Dataset records Block Start

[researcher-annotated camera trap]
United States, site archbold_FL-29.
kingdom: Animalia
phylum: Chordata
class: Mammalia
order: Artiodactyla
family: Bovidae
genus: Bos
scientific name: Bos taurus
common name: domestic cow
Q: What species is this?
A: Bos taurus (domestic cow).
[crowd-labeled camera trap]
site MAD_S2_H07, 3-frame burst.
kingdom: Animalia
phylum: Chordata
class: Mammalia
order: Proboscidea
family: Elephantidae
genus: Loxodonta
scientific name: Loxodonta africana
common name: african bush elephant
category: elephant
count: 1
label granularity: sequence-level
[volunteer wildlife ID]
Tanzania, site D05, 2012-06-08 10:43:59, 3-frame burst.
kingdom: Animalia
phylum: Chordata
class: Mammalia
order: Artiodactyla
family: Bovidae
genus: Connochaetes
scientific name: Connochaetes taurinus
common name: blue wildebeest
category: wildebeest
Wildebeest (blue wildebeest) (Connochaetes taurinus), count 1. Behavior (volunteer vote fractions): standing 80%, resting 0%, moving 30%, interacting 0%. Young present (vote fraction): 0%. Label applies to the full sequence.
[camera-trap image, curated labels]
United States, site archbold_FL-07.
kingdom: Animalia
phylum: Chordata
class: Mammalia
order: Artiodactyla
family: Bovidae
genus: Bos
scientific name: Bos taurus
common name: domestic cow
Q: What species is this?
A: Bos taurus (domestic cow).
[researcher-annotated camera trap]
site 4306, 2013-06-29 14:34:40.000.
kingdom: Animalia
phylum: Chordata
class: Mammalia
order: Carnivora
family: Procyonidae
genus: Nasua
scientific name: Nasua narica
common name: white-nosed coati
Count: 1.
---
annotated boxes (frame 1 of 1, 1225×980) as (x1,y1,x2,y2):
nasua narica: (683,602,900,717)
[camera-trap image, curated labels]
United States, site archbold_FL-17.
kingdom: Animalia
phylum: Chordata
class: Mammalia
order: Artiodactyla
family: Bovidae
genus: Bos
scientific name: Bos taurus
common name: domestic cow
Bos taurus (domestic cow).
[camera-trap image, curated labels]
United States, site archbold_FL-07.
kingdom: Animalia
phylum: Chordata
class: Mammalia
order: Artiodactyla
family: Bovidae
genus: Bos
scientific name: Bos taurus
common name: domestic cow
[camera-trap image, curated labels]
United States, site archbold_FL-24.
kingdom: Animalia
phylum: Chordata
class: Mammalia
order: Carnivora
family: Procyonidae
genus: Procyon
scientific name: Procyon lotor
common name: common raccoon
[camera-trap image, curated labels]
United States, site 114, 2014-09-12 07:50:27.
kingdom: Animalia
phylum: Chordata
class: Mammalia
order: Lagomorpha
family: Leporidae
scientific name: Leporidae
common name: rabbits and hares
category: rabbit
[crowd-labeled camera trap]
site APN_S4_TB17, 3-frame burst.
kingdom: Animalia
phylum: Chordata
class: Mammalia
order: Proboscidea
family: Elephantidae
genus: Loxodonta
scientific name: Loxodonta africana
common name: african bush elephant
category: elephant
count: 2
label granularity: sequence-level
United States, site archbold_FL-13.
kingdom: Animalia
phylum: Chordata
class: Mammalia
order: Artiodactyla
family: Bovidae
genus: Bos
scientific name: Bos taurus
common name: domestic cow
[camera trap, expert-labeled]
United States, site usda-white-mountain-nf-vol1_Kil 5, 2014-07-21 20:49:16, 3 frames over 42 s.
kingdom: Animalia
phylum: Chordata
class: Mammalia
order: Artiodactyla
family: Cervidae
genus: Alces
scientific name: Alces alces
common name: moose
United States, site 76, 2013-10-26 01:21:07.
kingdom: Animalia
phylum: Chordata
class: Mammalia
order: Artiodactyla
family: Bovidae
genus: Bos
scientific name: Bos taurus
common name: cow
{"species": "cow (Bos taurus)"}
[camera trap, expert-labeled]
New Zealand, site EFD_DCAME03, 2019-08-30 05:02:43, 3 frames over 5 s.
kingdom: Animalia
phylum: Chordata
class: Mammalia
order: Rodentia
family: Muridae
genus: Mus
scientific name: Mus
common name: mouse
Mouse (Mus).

Dataset records Block End

[Your task] A copy of each line in the data above that holds the string "over" is needed.

[Output for this task]
United States, site usda-white-mountain-nf-vol1_Kil 5, 2014-07-21 20:49:16, 3 frames over 42 s.
New Zealand, site EFD_DCAME03, 2019-08-30 05:02:43, 3 frames over 5 s.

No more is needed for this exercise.